EXERCISE PROMPT –
A single number is the answer here: the count of lines in the records below in which the word "States" appears.

PROVIDED RECORDS –

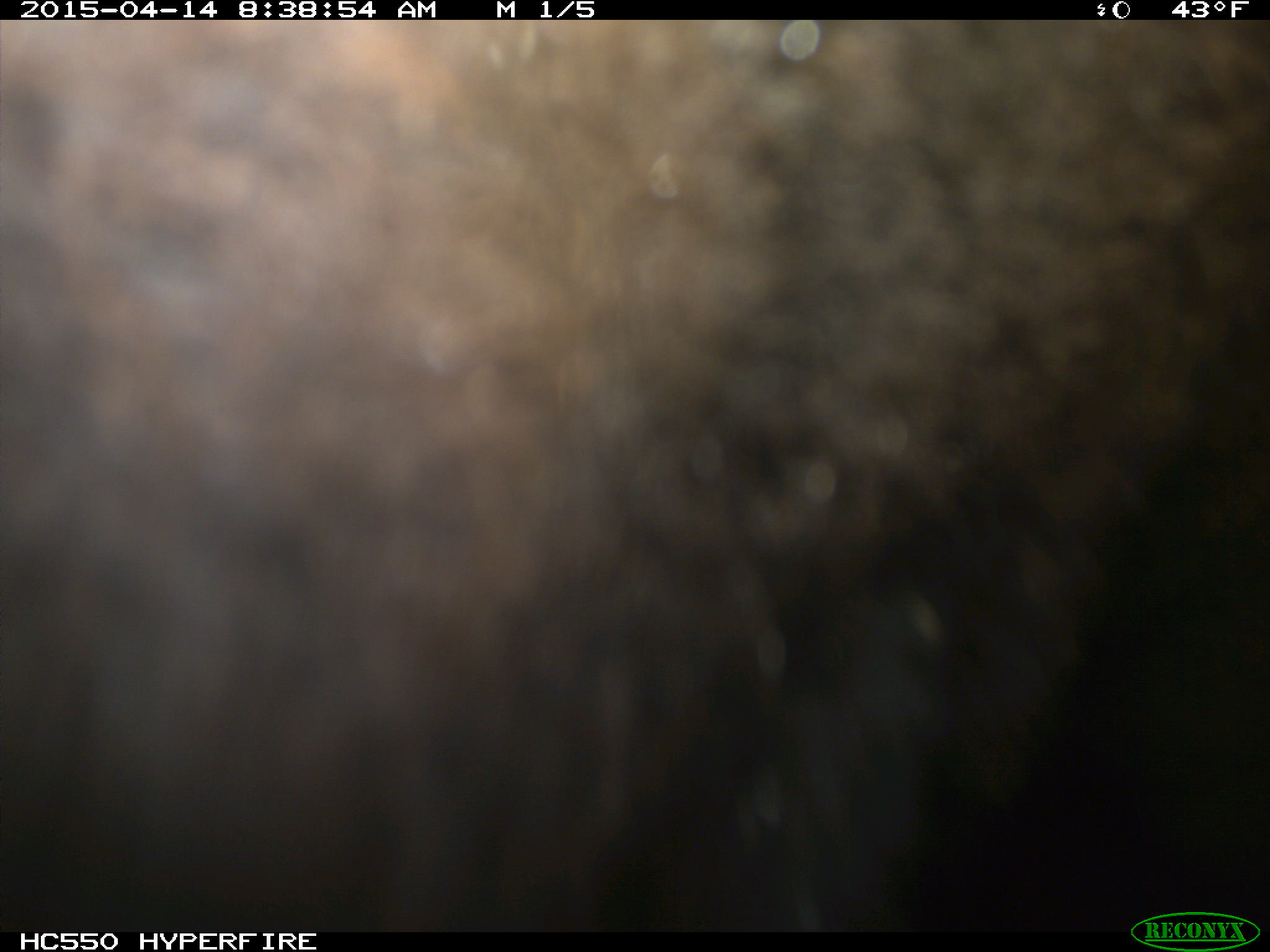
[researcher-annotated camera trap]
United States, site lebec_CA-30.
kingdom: Animalia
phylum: Chordata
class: Mammalia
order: Artiodactyla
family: Bovidae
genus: Bos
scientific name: Bos taurus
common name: domestic cow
Bos taurus (domestic cow).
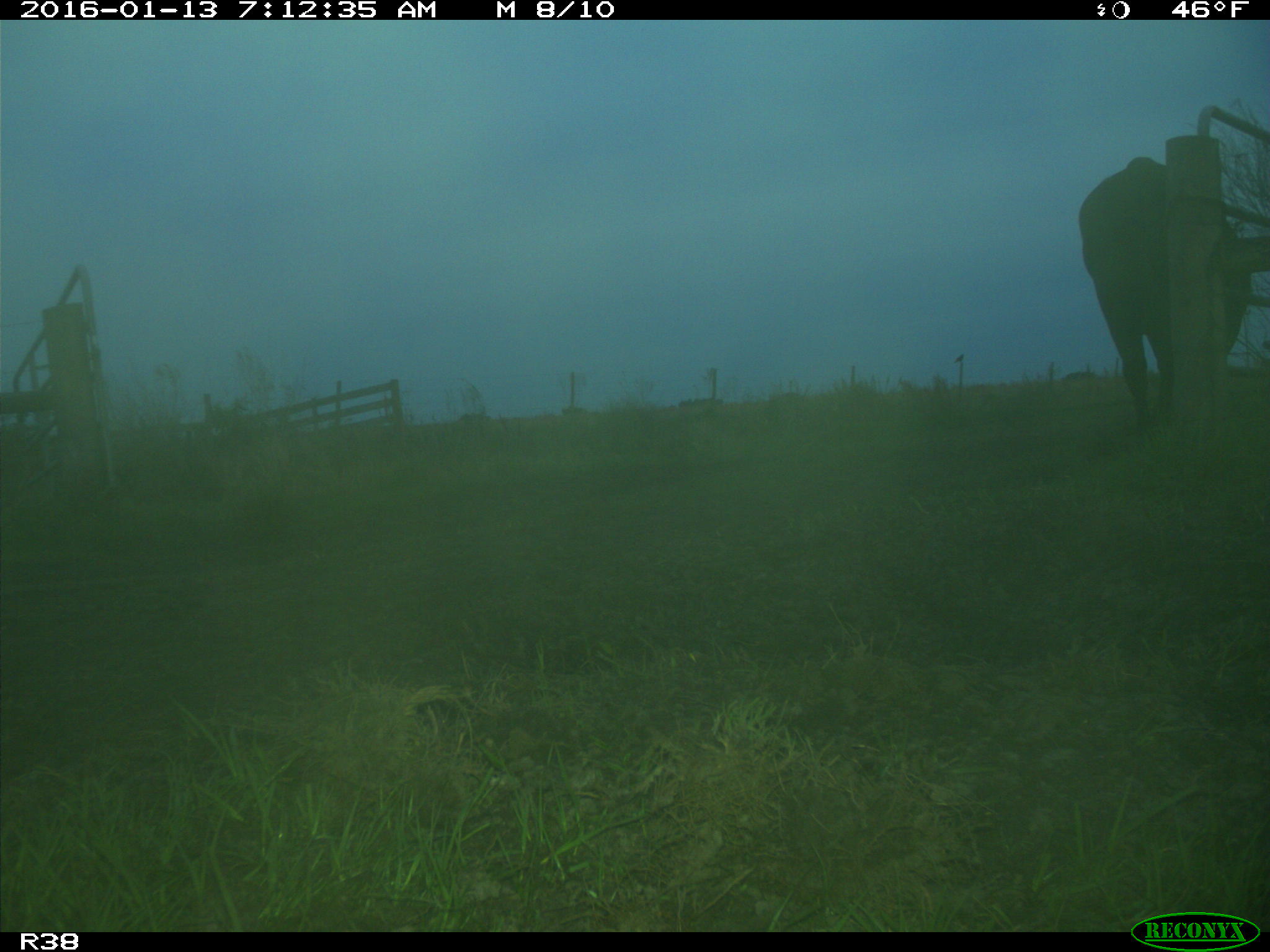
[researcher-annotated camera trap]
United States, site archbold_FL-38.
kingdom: Animalia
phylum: Chordata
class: Mammalia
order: Artiodactyla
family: Bovidae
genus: Bos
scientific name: Bos taurus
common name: domestic cow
Bos taurus (domestic cow).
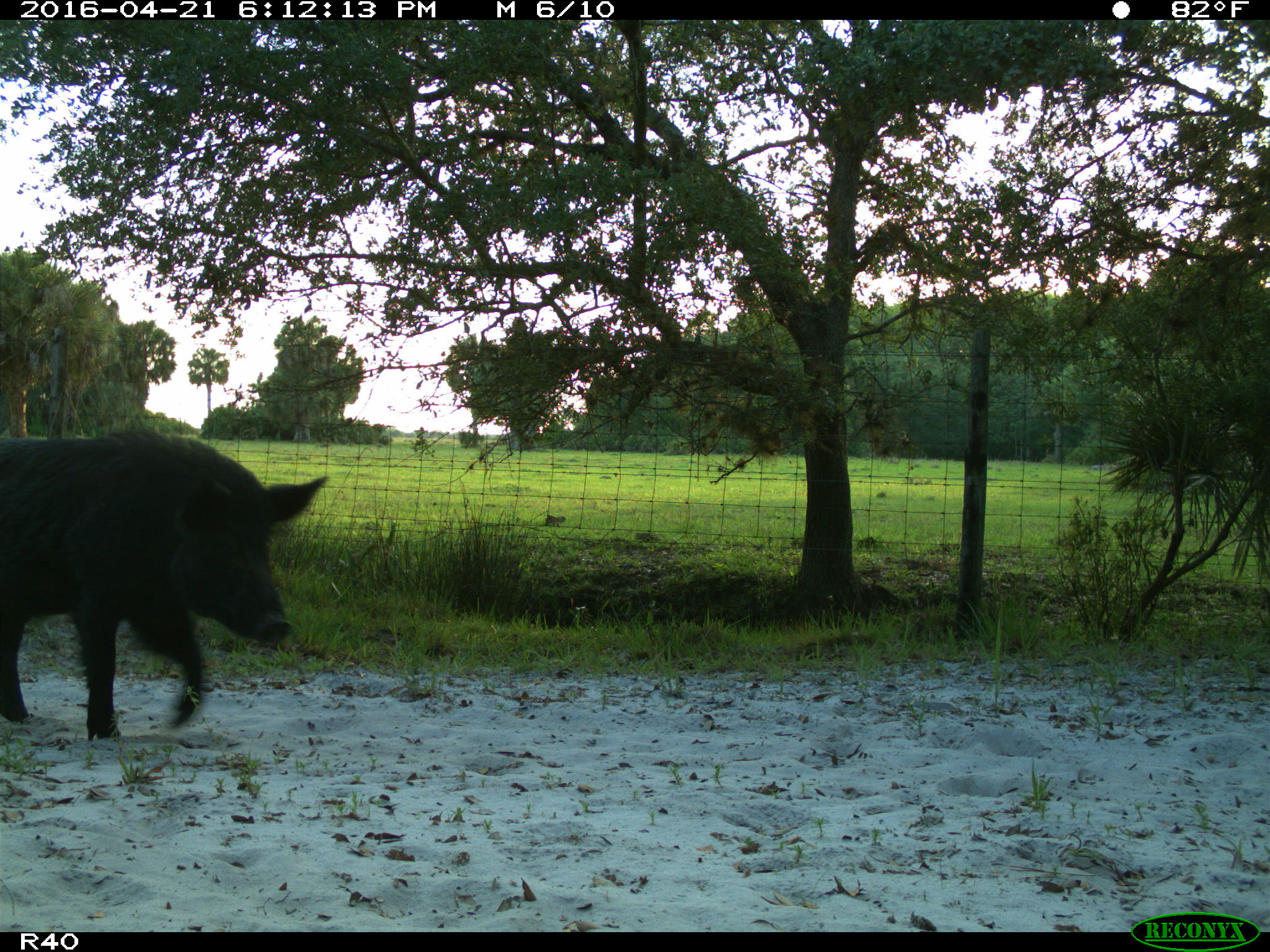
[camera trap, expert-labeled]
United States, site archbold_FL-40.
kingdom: Animalia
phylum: Chordata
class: Mammalia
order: Artiodactyla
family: Suidae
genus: Sus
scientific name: Sus scrofa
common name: wild boar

TASK ANSWER –
3